Limitations and practical insights#
Productive use and feedback#
The tool was used several hundred times a month by different users in the VPN. The feedback was positive, but not excellent – a realistic assessment that reflected the limitations of the technology.
Typical documents ranged from a few pages to hundreds of pages. The disadvantage of the chunking approach was that although the analyses produced good results, they took a long time – sometimes several minutes for large documents.
Identified limitations#
Graphically complex PDFs: There were repeatedly files, especially PDF files with a special and rather graphically complex structure, that could not be summarised well. Text extraction reached fundamental limits here that could not be overcome even with better prompt engineering.
Chunk size as a critical parameter: Reducing the chunk size improved the quality somewhat, but proportionally increased the processing time and the number of API calls. This revealed a fundamental trade-off in the architecture.
Fundamental LLM limitations: Coding was manageable when LLM technology was used in conjunction with complementary data structures in memory. However, limitations remained in the limited context size, hallucinations in the responses, and insufficient prompt following.
Retry logic for production robustness#
The implementation of retry logic was necessary to cope with the high usage load. The tool was used by many people, which is why timeouts sometimes occurred. This robustness was not in the initial specification, but developed in response to practical use.
Methodological insights and transferable principles#
The surprising simplicity of functional solutions#
What was most surprising was that such a relatively short code was sufficient to generate high-quality and helpful summaries. The chunking strategy with the individual summaries and the overall summary worked very well. Given the small amount of code, the tool worked very well.

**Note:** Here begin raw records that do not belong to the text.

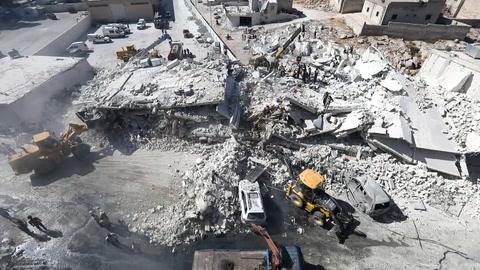 Casi 70 muertos por explosión de depósito de armas en Siria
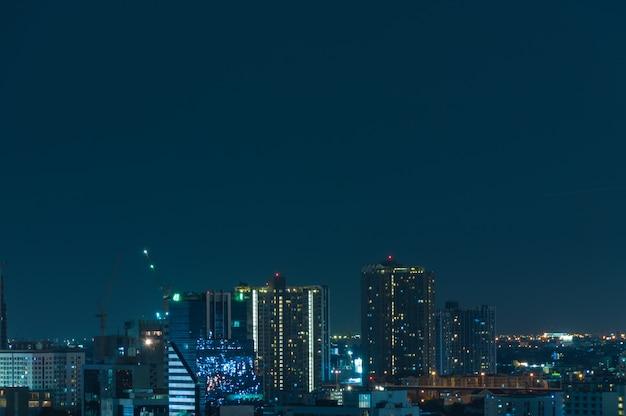 Vista notturna di bangkok con il grattacielo Foto Premium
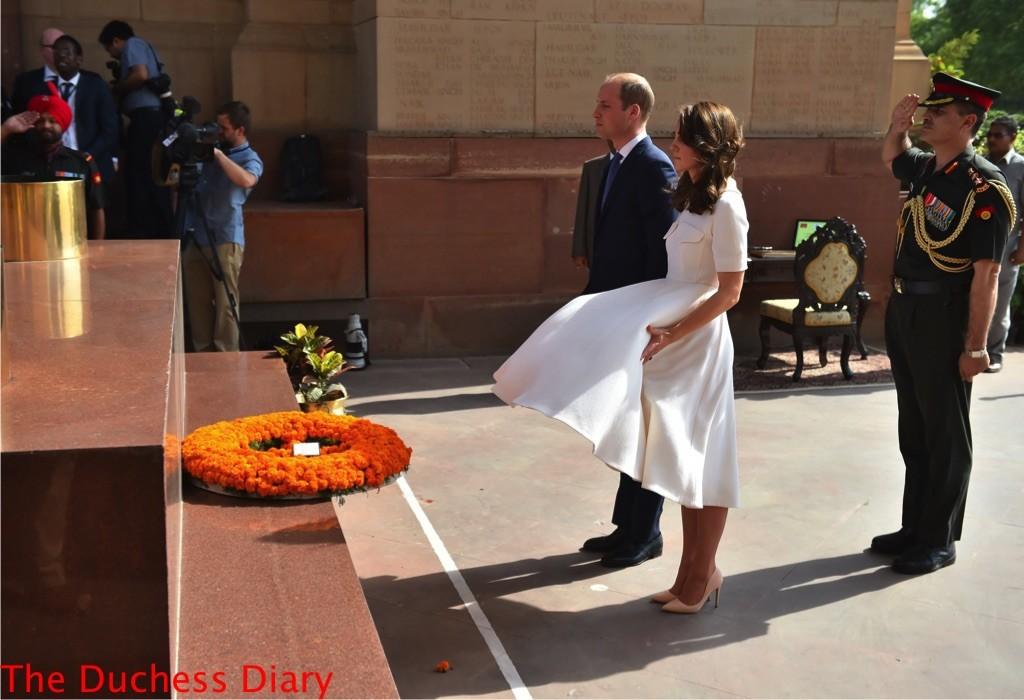 kate middleton upskirt india gate wreath laying ceremoy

This simplicity contrasted with traditional software development assumptions, which would suggest that significantly more complex architectures would be required for comparable functionality.
Workflow evolution: the value of advance specification#
The workflow was significantly improved with this tool. From tools with very limited functionality to a tool that could generate added value for many, even though it was still very manageable in scope.
A key insight: The effort put into specification and the coordination and definition of the overall architecture in advance was helpful. Iterative co-creation with LLMs worked best when strategic decisions were made in advance and LLMs were used for tactical implementation steps.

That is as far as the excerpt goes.